BIR calls on the steel processing sector to discuss new EU steel market regulations

The new Regulation on the EU steel market, which is due to come into force on 1 July 2026, will have a significant impact on the scrap market. This is according to The Bureau of International Recycling (BIR).

As recycled steel is critical to circular production, any changes to import conditions or quotas could destabilise global supply chains.

Key regulatory changes:

  1. Quota reductions. An updated tariff quota (TRQ) system is being introduced. Duty-free imports will be capped at 18.3 million tonnes per year, a 47 per cent reduction compared with 2024.
  2. Increase in duties. The duty for exceeding the quota limit will double — from 25% to 50%.
  3. Origin control. A ‘melt and pour’ requirement is being introduced to clearly determine the country of primary steel production. The European Commission will adopt the rules for verifying this criterion by 31 August 2026.

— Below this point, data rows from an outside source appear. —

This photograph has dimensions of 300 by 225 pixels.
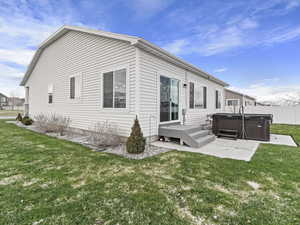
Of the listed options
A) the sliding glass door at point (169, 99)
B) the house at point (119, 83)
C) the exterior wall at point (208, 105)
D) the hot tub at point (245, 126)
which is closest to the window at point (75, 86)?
the house at point (119, 83)

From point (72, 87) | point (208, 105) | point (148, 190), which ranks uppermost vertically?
point (72, 87)

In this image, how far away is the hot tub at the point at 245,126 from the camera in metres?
6.27

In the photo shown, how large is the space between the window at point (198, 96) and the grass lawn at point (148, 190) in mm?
4814

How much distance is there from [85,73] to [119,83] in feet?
8.06

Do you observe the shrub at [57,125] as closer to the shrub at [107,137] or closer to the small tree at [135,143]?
the shrub at [107,137]

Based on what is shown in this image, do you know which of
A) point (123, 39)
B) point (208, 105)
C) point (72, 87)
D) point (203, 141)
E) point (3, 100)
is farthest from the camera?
point (3, 100)

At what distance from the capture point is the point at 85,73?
23.0 ft

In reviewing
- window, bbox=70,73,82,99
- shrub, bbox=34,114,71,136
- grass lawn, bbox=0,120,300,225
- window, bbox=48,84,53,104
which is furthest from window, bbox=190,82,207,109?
window, bbox=48,84,53,104

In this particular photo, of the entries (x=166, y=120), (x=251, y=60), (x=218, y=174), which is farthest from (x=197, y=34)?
(x=218, y=174)

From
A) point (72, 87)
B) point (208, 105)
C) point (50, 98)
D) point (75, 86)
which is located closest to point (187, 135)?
point (208, 105)

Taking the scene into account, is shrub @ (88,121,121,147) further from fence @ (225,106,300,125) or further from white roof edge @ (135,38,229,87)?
fence @ (225,106,300,125)

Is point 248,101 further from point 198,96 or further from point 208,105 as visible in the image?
point 198,96

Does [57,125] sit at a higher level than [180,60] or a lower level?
lower

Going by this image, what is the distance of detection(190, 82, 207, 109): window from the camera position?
8320mm
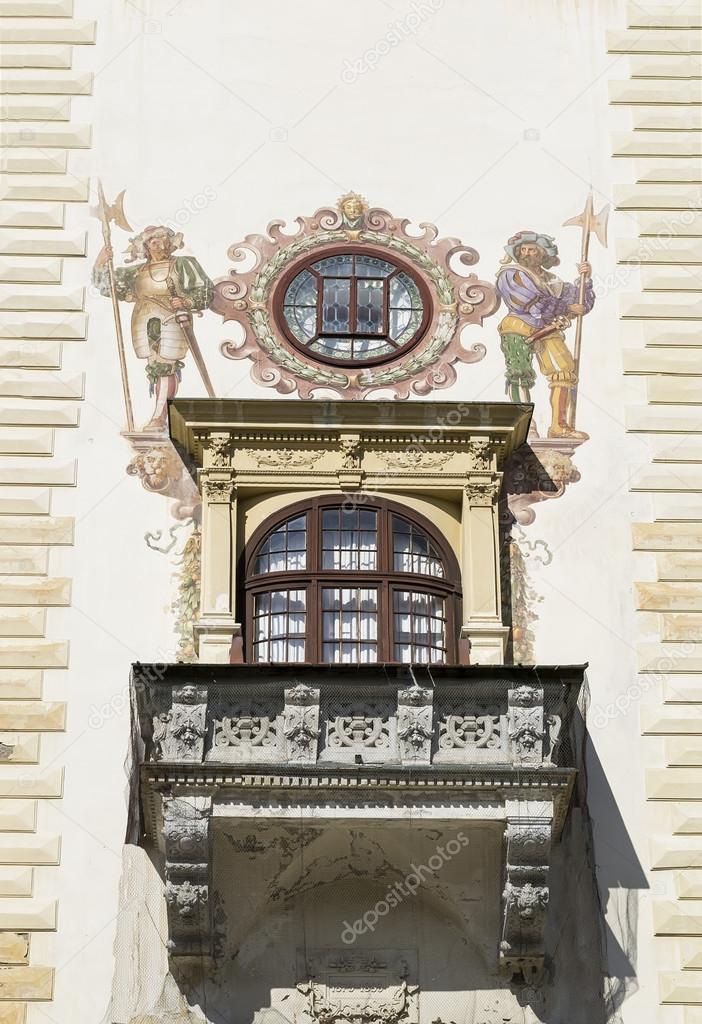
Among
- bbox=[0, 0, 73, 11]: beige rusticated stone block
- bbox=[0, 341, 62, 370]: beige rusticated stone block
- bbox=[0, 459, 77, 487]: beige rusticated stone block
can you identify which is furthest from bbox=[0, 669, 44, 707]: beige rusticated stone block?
bbox=[0, 0, 73, 11]: beige rusticated stone block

In this regard, the European Commission has launched a public consultation, which will run until 2 July 2026, to develop a practical verification mechanism in collaboration with industry.

The BIR calls on participants in the scrap and recycled steel markets to actively engage in the discussion. This will enable the new requirements to be adapted to real-world commercial practices without undermining the circular economy. Together with Recycling Europe, the BIR is ready to engage in constructive dialogue with European institutions to support open and fair markets for recycled materials.

As reported by GMK Center, on 8 June the Council of the European Union adopted a regulation establishing a new system to protect the bloc’s steel market. The new rules will replace the EU’s current safeguard measures, which expire on 30 June this year.